About this exercise: Look through the records below for the line holding "[researcher-annotated camera trap]". Write it out exactly, with each following line through the line holding "common name: kea".

Exercise input:

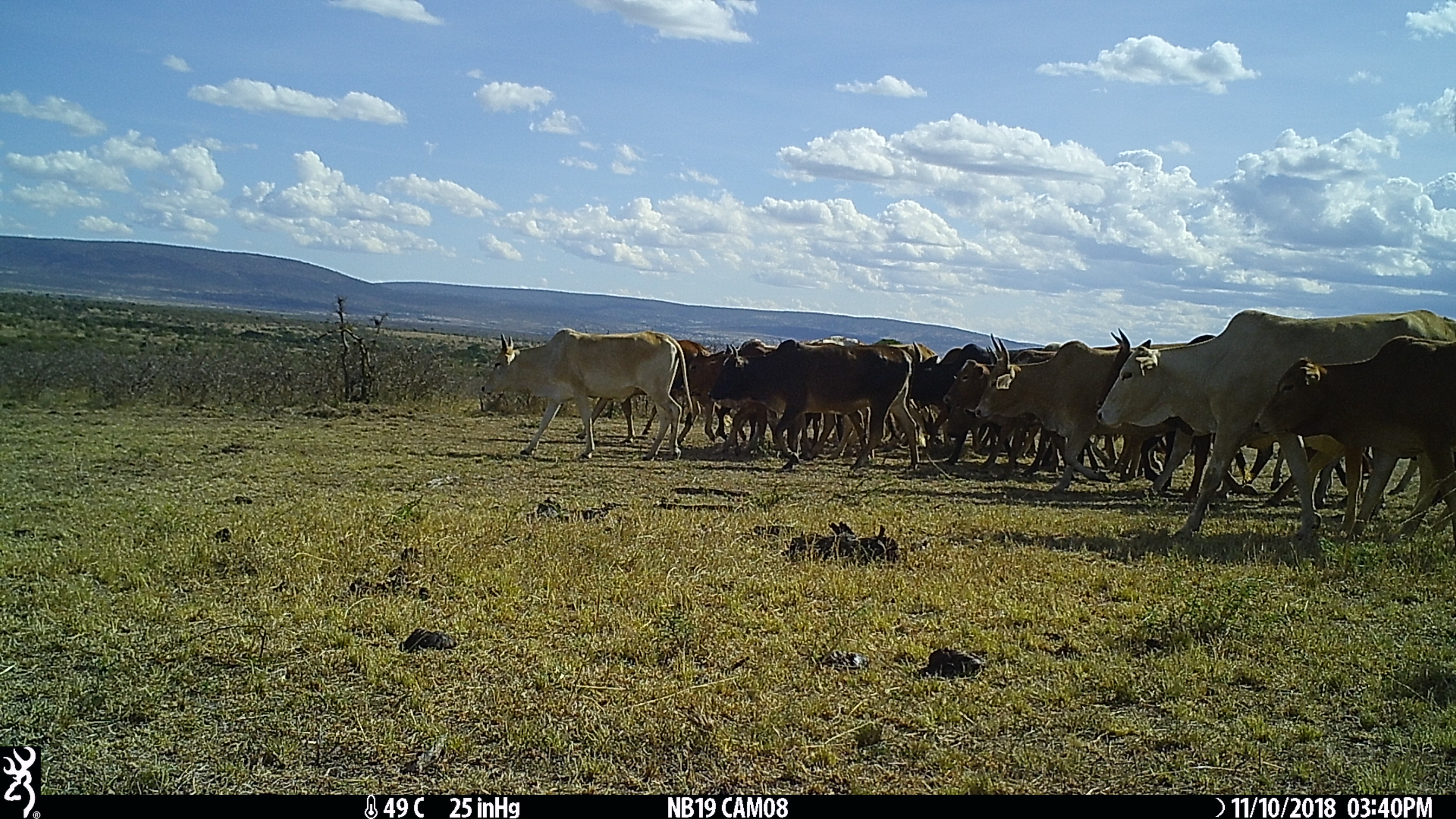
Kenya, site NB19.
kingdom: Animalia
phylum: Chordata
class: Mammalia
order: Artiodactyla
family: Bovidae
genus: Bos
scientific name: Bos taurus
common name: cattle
--
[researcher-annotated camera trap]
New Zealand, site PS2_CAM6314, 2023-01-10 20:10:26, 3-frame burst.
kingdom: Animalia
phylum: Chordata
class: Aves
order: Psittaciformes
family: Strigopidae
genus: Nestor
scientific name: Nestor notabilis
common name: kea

Result:
[researcher-annotated camera trap]
New Zealand, site PS2_CAM6314, 2023-01-10 20:10:26, 3-frame burst.
kingdom: Animalia
phylum: Chordata
class: Aves
order: Psittaciformes
family: Strigopidae
genus: Nestor
scientific name: Nestor notabilis
common name: kea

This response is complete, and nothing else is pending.